この時、例えば相続登記の場合は、固定資産評価証明書の代わりに毎年送られてくる固定資産通知書を出しても、法務局は受け付けてくれますが、家庭裁判所は受け付けてくれないので注意しましょう。
内容としては同じことが書いてあり、発行元も同じなので、なぜ家裁でダメなのかは正直良く分かりません。個人的には理不尽な感じがしますが、従わないと調停が始まりませんので、仕方が無いでしょう。
遺産分割について、より詳しい情報が知りたい方は以下をクリック
↓
遺産分割
10月
18
2019
遺産分割調停における必要書類
法定相続人の間で相続分の話し合いが難しくなった場合、家庭裁判所に遺産分割調停を申し立てるのが、一般的な解決法です。
その時に家裁に提出する必要書類の中に、相続財産の証明書類があります。
不動産ならば固定資産評価証明書等、預貯金ならば残高証明書や通帳のコピーなどです。
相続税の申告に使う残高証明書とは異なる点に注意
相続税の基礎控除を超えていて、相続税の申告が必要な場合に添付する預貯金の残高証明書は、死亡時の金額が記載されているものです。相続税は死亡時の財産に対して、かかってくるものだからです。
しかし、遺産分割調停は現在ある相続財産の分け方を決めるものなので、残高証明書の金額は、家裁への申立直前の日付のものが求められます。

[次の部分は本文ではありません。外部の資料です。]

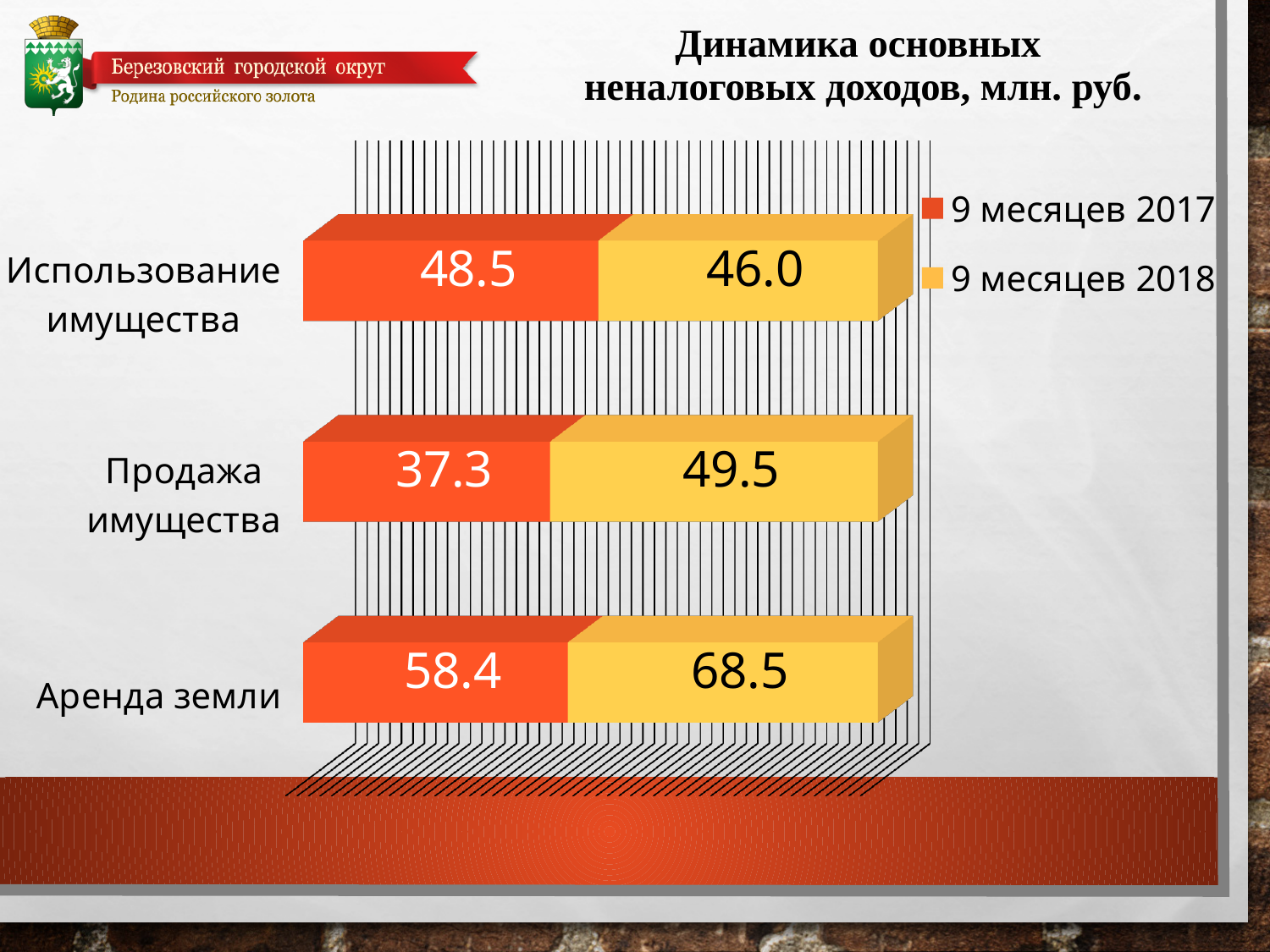
What is the difference between the 9 месяцев 2018 and 9 месяцев 2017 values for Аренда земли? 10.1 What is the value for 9 месяцев 2018 in the Продажа имущества category? 49.5 How many categories are shown in the chart? 3 What is the value for 9 месяцев 2017 in the Аренда земли category? 58.4 What is the total of the stacked bar for Продажа имущества? 86.8 Which category has the lowest value for 9 месяцев 2017? Продажа имущества What kind of chart is shown on the slide? Stacked bar chart How many series does the legend list? 2 Which category has the highest value for 9 месяцев 2018? Аренда земли What is the value for 9 месяцев 2018 in the Аренда земли category? 68.5 What is the value for 9 месяцев 2017 in the Использование имущества category? 48.5 Which is larger for Использование имущества: the 9 месяцев 2017 value or the 9 месяцев 2018 value? 9 месяцев 2017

一般的に残高証明書というと死亡時の金額を記載したものが多いので、この点は注意が必要です。
なぜ遺産分割調停の残高証明書は申立時の金額なのか
遺産分割調停は、あくまで存在している相続財産の分け方を決める制度だからです。
このように説明すると、「それならば、調停になる前に先に引きだして使ってしまった相続人が有利になるのでは」と思う人がいるでしょう。しかし、それは誤解です。
遺産分割調停の席では、「先に引き出して使った人がいたら、そのことも含めてバランスを取るには、現在の預貯金をどのように分けるべきか」ということも考慮に入れて話し合うことは可能です。
遺産分割調停では、きちんと自分の意見を主張しよう
遺産分割調停が始まったら、調停委員は法定相続人全員の意見を聞きます。調停委員にとっては、参加者とは始めて会う訳ですから、話してくれない限り事情は分かりません。話さなかったことは、無かったこととして扱われます。
ですから調停委員には、きちんと情報を伝えなくてはいけません。もし先に余分に使ってしまった相続人がいるならば、はっきりと伝えましょう。
(ただし先に使われた財産が、亡くなられた人のために使われた正当なものならば、それは分け方に影響がありません。覚えておきましょう。)